Que le grand cric me croque !

Alatriste

#7
But wait, there is more... (I had read about this... unpleasant incident, shall we say, yesterday in www.subsim.com)

Quote
But many officers who served with Graf over the years were not surprised by the IG's findings. Paul Coco, a 2002 Naval Academy graduate, served as a gunnery officer under Graf aboard the destroyer U.S.S. Winston S. Churchill from 2002 to 2004. "She would throw coffee cups at officers — ceramic, not foam," he recalls, "spit in one officer's face, throw binders and paperwork at people, slam doors." The hostile work environment led to a gallows humor among the crew. "We all would joke that after Bush liberated Iraq, he would next liberate Churchill," he says. That day finally came in January 2004, when Commander Todd Leavitt arrived to replace Graf. "As soon as Commander Leavitt said 'I relieve you' to Commander Graf, the whole ship, at attention, roared in cheers," he says.

From http://www.time.com/time/nation/article/0,8599,1969602,00.html?xid=rss-topstories

Oh, and comparing her to Captain Bligh olny shows how little do journalists read. At least what first came to my mind was Lieutenant Commander Queeg and the Caine mutiny... I wonder what happened with the ice cream on USS Cowpens.

Eddie Teach

QuoteShe asked junior officers to play piano at her personal Christmas party and to walk her dogs.

:o

The monster!

Also, she apparently used profanity.

This kitchen sink approach tends to make me question how bad she really was. Sure a bunch of people didn't like her. Could be because she was awful, or could be they just didn't like a woman giving them orders.
To sleep, perchance to dream. But in that sleep of death, what dreams may come?

Ed Anger

Women are only suited for cooking and birthing babies.
Stay Alive...Let the Man Drive

Admiral Yi

Quote from: Oexmelin on March 13, 2010, 03:34:55 PM
I didn't mean to be unfair to you, btw - it is just that I tend to be sensitive on the issue, as my sister is one of those "first" or "tokens" in her field. And the ammount of crap and abuse she has to live with at work pretty much overshadow issues of merit.
What does she do?

garbon

Yes, I'm here. Did you need something? :cool:
"I've never been quite sure what the point of a eunuch is, if truth be told. It seems to me they're only men with the useful bits cut off."
I drank because I wanted to drown my sorrows, but now the damned things have learned to swim.

Admiral Yi

Quote from: garbon on March 13, 2010, 06:51:30 PM
Yes, I'm here. Did you need something? :cool:
Surely you're Captain Bitch's trusty sidekick, Pissy Boy.

garbon

Quote from: Admiral Yi on March 13, 2010, 06:53:57 PM
Surely you're Captain Bitch's trusty sidekick, Pissy Boy.

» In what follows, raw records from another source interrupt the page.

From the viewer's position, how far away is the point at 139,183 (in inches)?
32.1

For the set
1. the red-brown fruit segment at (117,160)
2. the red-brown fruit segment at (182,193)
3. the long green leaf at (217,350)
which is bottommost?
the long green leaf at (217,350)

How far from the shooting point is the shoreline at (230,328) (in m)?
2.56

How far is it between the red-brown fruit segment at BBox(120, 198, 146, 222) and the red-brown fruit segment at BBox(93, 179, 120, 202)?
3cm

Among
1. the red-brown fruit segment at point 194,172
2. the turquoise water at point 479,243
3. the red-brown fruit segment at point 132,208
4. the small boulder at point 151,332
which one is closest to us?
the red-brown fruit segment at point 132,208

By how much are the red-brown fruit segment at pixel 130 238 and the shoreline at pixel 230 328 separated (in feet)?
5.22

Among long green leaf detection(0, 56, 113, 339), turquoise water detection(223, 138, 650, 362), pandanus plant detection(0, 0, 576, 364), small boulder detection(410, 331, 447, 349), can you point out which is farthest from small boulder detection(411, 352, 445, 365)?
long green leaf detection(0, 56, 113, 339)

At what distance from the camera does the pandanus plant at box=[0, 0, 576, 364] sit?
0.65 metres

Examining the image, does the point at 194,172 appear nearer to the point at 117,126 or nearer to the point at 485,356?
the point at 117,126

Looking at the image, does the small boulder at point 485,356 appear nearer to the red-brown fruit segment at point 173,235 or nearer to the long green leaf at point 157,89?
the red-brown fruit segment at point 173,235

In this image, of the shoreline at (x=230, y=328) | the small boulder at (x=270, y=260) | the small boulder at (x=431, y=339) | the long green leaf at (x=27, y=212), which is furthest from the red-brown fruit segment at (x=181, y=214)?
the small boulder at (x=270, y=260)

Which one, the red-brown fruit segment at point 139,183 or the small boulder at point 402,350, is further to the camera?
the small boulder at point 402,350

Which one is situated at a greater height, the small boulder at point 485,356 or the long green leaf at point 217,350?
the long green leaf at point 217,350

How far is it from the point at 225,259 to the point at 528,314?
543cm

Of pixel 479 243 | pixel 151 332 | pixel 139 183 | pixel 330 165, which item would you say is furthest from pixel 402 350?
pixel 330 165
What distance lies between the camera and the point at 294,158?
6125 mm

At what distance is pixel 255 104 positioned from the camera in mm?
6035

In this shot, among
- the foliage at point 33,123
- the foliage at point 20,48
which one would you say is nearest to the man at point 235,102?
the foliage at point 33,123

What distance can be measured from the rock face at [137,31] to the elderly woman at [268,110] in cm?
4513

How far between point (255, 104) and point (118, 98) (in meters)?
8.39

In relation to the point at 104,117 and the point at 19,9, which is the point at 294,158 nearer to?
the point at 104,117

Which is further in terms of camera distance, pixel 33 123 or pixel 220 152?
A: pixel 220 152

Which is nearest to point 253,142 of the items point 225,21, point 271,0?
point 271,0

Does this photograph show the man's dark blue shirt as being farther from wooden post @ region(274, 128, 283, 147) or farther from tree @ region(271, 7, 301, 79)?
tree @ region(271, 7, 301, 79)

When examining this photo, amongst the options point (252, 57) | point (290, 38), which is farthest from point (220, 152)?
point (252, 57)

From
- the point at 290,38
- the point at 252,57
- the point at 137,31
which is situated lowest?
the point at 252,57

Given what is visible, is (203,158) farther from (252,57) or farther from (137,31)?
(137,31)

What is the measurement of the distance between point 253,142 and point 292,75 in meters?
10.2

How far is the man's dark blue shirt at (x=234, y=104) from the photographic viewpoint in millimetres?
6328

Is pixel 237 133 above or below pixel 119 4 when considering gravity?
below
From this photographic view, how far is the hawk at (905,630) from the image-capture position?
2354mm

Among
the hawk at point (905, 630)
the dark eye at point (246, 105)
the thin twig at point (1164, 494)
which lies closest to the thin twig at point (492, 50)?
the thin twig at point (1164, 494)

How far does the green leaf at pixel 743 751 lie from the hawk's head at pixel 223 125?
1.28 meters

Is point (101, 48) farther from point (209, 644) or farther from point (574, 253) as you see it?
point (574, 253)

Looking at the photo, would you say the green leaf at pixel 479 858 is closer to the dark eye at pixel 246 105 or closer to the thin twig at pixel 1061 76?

I've still years ahead of me. ^_^
"I've never been quite sure what the point of a eunuch is, if truth be told. It seems to me they're only men with the useful bits cut off."
I drank because I wanted to drown my sorrows, but now the damned things have learned to swim.

garbon

That article has surprisingly little detail on the terrible things she did. She called us names...wahhhh!
"I've never been quite sure what the point of a eunuch is, if truth be told. It seems to me they're only men with the useful bits cut off."
I drank because I wanted to drown my sorrows, but now the damned things have learned to swim.